| Exercise objective |
Could you pick up the biography of the Guamanian footballer Ka'eo Gonsalves below and continue writing it from its last sentence?

| Selected passage |
## BEGIN
Personal information
- Full name: Ka’eo Kainoa Carino Gonsalves
- Date of birth: January 6, 2005 (age 21)
- Place of birth: Newport, Rhode Island, United States
- Height: 1.65 m (5 ft 5 in)
- Position: Forward

Team information
- Current team: Hampden–Sydney Tigers
- Number: 16

Youth career
- 2013–2023: Richmond Kickers

College career
- Years: Team / Apps / (Gls)
- 2023–: Hampden–Sydney Tigers / 7 / (0)

International career^{‡}
- 2022–: Guam U20 / 4 / (0)
- 2023–: Guam / 2 / (0)

= Ka'eo Gonsalves =

Guamanian footballer

Ka’eo Kainoa Carino Gonsalves (born January 6, 2005) is a Guamanian footballer who currently plays for the Hampden–Sydney Tigers and the Guam national team.

==Career==
===Youth===
As a youth, Gonsalves joined the academy of the Richmond Kickers of the USL Championship and later USL League One at age eight. He remained with the club until 2023. He was also a standout high school soccer player with Cosby High School in Midlothian, Virginia. During his senior season in 2023, he tallied fifteen goals and ten assists en route to first team all-state and second team all-state honors. He served as the team's captain and was named co-MVP.
## END
| Extracted entries |
## BEGIN
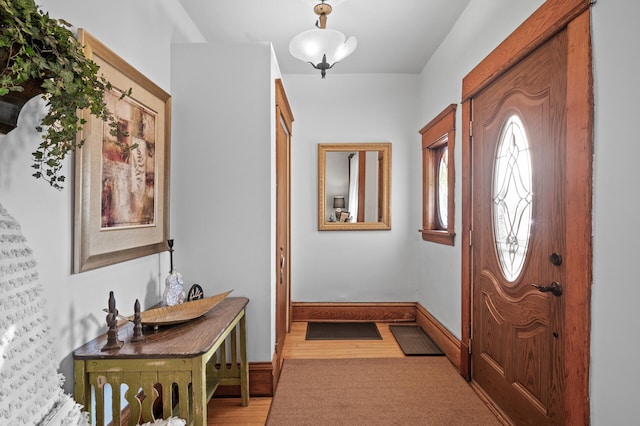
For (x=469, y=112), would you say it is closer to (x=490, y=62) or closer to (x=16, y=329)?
(x=490, y=62)

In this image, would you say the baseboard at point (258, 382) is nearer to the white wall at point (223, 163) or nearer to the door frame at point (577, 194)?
the white wall at point (223, 163)

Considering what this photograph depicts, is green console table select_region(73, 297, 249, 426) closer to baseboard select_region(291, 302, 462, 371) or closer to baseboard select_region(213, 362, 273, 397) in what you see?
baseboard select_region(213, 362, 273, 397)

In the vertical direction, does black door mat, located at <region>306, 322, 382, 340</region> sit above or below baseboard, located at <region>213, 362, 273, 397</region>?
below

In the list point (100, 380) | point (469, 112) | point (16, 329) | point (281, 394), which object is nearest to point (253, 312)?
point (281, 394)

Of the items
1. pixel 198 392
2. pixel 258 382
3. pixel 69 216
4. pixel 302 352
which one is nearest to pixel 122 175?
Result: pixel 69 216

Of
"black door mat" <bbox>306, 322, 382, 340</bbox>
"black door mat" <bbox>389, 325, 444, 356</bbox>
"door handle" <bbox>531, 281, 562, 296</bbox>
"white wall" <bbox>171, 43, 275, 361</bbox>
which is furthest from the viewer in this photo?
"black door mat" <bbox>306, 322, 382, 340</bbox>

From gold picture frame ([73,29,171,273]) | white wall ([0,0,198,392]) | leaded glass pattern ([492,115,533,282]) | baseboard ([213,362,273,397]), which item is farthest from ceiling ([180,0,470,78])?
baseboard ([213,362,273,397])

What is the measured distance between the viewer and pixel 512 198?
217cm

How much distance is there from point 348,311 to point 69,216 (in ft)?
10.5

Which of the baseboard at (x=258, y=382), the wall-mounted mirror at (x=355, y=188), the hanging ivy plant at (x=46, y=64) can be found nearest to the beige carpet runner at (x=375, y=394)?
the baseboard at (x=258, y=382)

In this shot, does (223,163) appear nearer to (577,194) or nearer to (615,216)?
(577,194)

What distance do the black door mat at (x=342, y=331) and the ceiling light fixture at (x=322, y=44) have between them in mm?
2510

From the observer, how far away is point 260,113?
2.53 m

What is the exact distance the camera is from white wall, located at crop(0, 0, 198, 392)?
1297mm
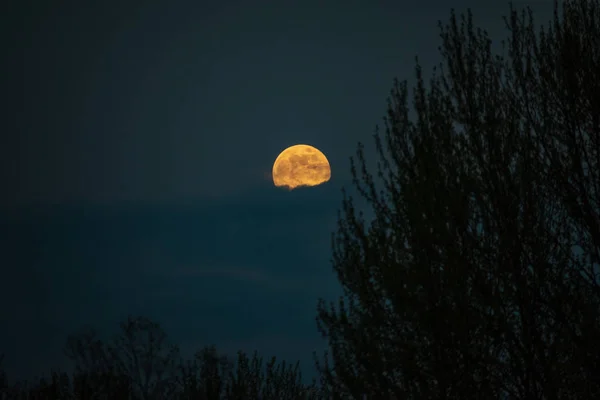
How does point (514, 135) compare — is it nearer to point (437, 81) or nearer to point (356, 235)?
point (437, 81)

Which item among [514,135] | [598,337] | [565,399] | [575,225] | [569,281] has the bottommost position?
[565,399]

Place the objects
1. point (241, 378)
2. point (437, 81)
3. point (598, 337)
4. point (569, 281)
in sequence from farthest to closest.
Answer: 1. point (241, 378)
2. point (437, 81)
3. point (569, 281)
4. point (598, 337)

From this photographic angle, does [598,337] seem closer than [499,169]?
Yes

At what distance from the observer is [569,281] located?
7.56 metres

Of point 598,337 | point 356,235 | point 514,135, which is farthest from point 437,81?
point 598,337

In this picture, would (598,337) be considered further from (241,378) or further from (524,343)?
(241,378)

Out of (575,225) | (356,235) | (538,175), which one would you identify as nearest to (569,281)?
(575,225)

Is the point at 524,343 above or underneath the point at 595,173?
underneath

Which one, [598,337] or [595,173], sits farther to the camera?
[595,173]

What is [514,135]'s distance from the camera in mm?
7941

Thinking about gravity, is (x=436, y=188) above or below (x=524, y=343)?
above

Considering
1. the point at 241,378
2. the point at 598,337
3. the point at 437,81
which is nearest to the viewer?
the point at 598,337

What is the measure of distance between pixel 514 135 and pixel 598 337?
2.55 m

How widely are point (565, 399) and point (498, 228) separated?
2.09 metres
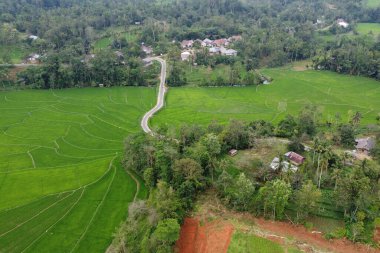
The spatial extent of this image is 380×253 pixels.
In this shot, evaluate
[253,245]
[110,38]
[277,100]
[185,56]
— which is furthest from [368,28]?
[253,245]

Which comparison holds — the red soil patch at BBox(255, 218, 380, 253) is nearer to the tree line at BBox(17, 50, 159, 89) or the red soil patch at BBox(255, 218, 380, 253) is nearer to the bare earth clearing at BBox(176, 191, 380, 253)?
the bare earth clearing at BBox(176, 191, 380, 253)

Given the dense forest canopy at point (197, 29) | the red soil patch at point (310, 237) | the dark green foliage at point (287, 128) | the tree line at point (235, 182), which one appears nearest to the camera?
the red soil patch at point (310, 237)

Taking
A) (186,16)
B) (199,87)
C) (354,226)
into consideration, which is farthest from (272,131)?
(186,16)

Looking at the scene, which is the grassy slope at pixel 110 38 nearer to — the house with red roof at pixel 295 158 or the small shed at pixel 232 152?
the small shed at pixel 232 152

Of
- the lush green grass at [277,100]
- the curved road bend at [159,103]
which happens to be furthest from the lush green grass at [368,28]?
the curved road bend at [159,103]

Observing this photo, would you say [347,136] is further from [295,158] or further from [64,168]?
[64,168]

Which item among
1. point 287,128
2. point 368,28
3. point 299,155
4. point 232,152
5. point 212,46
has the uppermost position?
point 368,28

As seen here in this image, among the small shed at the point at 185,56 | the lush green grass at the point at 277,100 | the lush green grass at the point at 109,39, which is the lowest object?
the lush green grass at the point at 277,100
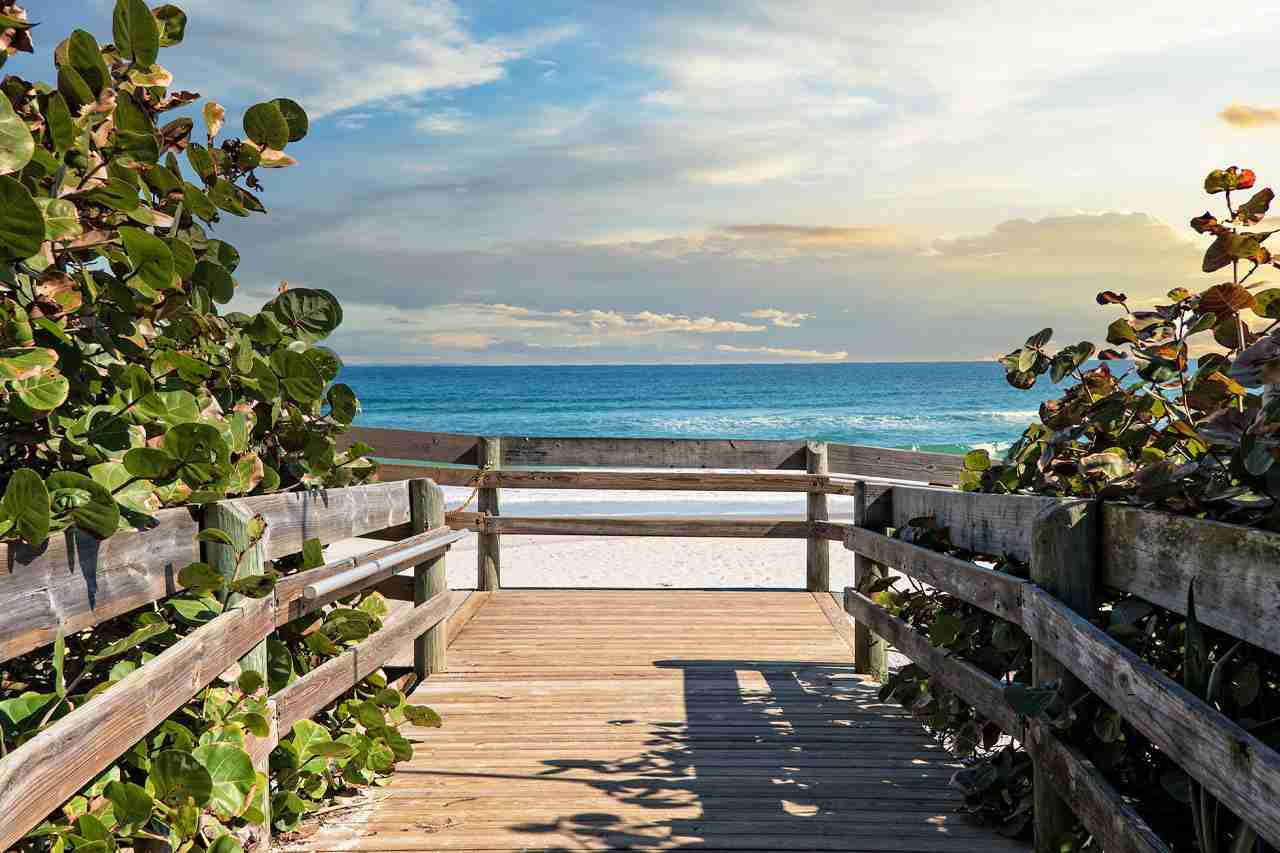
## END
| Answer to the task |
===College===
In May 2023, Gonsalves committed to play college soccer for the Tigers of Hampden–Sydney College of the NCAA Division III.

==International career==
In 2018 Gonsalves was invited to an identification camp by the United States Soccer Federation for consideration for inclusion in the country's national teams. Gonsalves qualifies to represent Guam through his mother who is a Chamorro from Mangilao. His first international experience with Guam came in a training camp for the national under-20 team held in the Philippines in 2022. He scored for the team in a friendly against the Philippines U20 team as part of the camp. Later that year, he was included in Guam's squad for 2023 AFC U-20 Asian Cup qualification in Laos. He appeared in all of Guam's matches in the tournament including against Japan, Yemen, Palestine, and the hosts.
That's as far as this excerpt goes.